We had what felt like a long, cold, snowy winter, but fortunately the weather has really warmed up in the past two weeks. I enjoyed the snow and the cold, but it feels equally wonderful to soak up the abundant sunshine we’ve enjoyed of late.
Our first truly sunny day came at the beginning of April, after weeks and weeks of grey skies. We took advantage of the warm weather by making a trip to the alpine lake called Walchensee*. The Walchensee area is breathtaking. Not far from Walchensee is Kochelsee, another fabulous alpine lake which we visited last summer. Here’s a good factoid: Walchensee is one of the deepest and largest lakes in Germany. I joked that perhaps it has its own type of Loch Ness Monster.
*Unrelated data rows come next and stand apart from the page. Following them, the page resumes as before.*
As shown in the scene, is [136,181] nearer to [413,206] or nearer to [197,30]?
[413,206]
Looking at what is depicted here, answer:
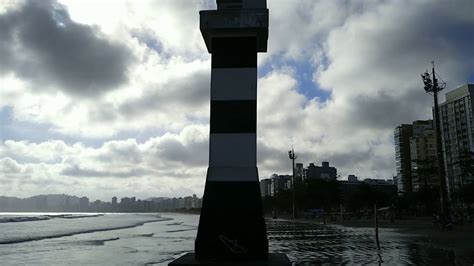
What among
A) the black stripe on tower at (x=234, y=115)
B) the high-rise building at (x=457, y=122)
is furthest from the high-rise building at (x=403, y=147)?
the black stripe on tower at (x=234, y=115)

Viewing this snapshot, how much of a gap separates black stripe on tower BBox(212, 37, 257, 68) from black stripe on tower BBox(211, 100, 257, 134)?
380 mm

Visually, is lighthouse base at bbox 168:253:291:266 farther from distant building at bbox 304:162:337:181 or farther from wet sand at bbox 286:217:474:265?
distant building at bbox 304:162:337:181

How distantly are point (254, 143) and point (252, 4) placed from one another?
1392 millimetres

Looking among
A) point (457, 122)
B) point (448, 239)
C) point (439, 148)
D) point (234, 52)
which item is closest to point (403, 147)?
point (457, 122)

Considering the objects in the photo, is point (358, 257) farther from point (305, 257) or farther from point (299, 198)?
point (299, 198)

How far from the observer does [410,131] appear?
11881cm

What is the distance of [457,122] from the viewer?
239 ft

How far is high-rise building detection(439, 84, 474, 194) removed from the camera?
64688 millimetres

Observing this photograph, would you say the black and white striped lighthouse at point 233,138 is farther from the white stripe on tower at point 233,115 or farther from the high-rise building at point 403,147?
the high-rise building at point 403,147

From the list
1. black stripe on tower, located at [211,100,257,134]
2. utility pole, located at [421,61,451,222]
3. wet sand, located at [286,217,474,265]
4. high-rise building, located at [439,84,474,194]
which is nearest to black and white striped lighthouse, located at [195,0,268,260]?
black stripe on tower, located at [211,100,257,134]

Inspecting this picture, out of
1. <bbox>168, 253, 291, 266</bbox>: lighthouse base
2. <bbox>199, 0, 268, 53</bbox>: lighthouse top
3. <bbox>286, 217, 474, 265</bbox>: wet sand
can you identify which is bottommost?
<bbox>286, 217, 474, 265</bbox>: wet sand

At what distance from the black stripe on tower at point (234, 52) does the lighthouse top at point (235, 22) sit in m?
0.05

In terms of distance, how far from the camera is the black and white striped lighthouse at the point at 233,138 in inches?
154

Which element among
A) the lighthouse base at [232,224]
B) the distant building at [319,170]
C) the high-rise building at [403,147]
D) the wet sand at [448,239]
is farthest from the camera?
the distant building at [319,170]
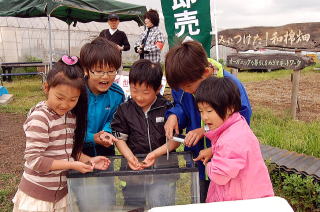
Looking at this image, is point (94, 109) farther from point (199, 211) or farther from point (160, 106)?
point (199, 211)

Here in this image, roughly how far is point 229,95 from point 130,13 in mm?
7254

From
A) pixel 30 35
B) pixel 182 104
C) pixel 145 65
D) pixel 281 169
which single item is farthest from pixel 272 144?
pixel 30 35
Typical of the alpine lakes, the water is crystalline blue. The color of the water and the clarity never ceases to amaze me! Along the lake are many little fishing houses. Some of them are privately owned, and others offer visitors the option to rent a boat to go out on the lake. In this picture, you can see just how blue the water is.
Fishing house on Walchensee
We mostly walked around the town of Walchensee since I had Rosebud with me, and our friend Jeremy had his daughter Abi with him. Abi (two years old) and Rosebud love playing together. In fact, I am told that on some mornings when Abi wakes up, the first thing she asks is if she will get to spend the day with Rosebud. Here they are, cuddling with me on a bench by the lake:
Rosebud, Mama and our friend Abi
The lake is even more spectacular because of the surrounding mountain scenery.
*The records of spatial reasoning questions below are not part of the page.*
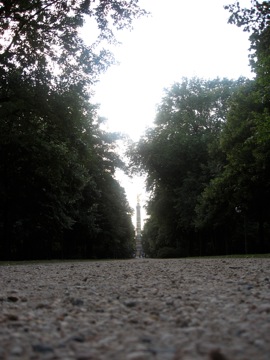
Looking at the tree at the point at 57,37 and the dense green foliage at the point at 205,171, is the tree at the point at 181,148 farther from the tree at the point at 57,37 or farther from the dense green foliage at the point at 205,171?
the tree at the point at 57,37

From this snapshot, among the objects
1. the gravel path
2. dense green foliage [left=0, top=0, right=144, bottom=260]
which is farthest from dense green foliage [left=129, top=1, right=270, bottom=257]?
the gravel path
I liked this sign by the side of the lake (sorry, dogs, as refreshing as the lake is, you are not allowed to go for a swim).
Badeverbot für Hunde - No swimming for dogs allowed
As you can see from the pictures, there was still a good amount of snow left on the ground. The lake is fed by snowmelt and alpine streams. Rosebud was fascinated by the water from one of the streams.
alpine stream, feeding into Walchensee
When we visited the tourist office, we learned that the Walchensee has been featured in paintings and the location has been used for films. Rosebud and I decided to take advantage of the spectacular background for our photo shoot. 😉
Mama and Rosebud on location (at Walchensee)
I really enjoyed our walk by the lake, as did Rosebud.
Mama, thank you for the walk around Walchensee!
There are many more alpine lakes to discover. I can’t wait to see as many of them as I can. I hope to return to Walchensee again, because there are a number of excellent trails for hiking, biking and walking. I believe there’s also a cable car to one of the mountain peaks by the lake. And, come high summer, I hope to go for a swim in the lake even though the water is chilly.
*Language note: in German, der See means lake; if the word is die See, a feminine noun, it means sea or ocean.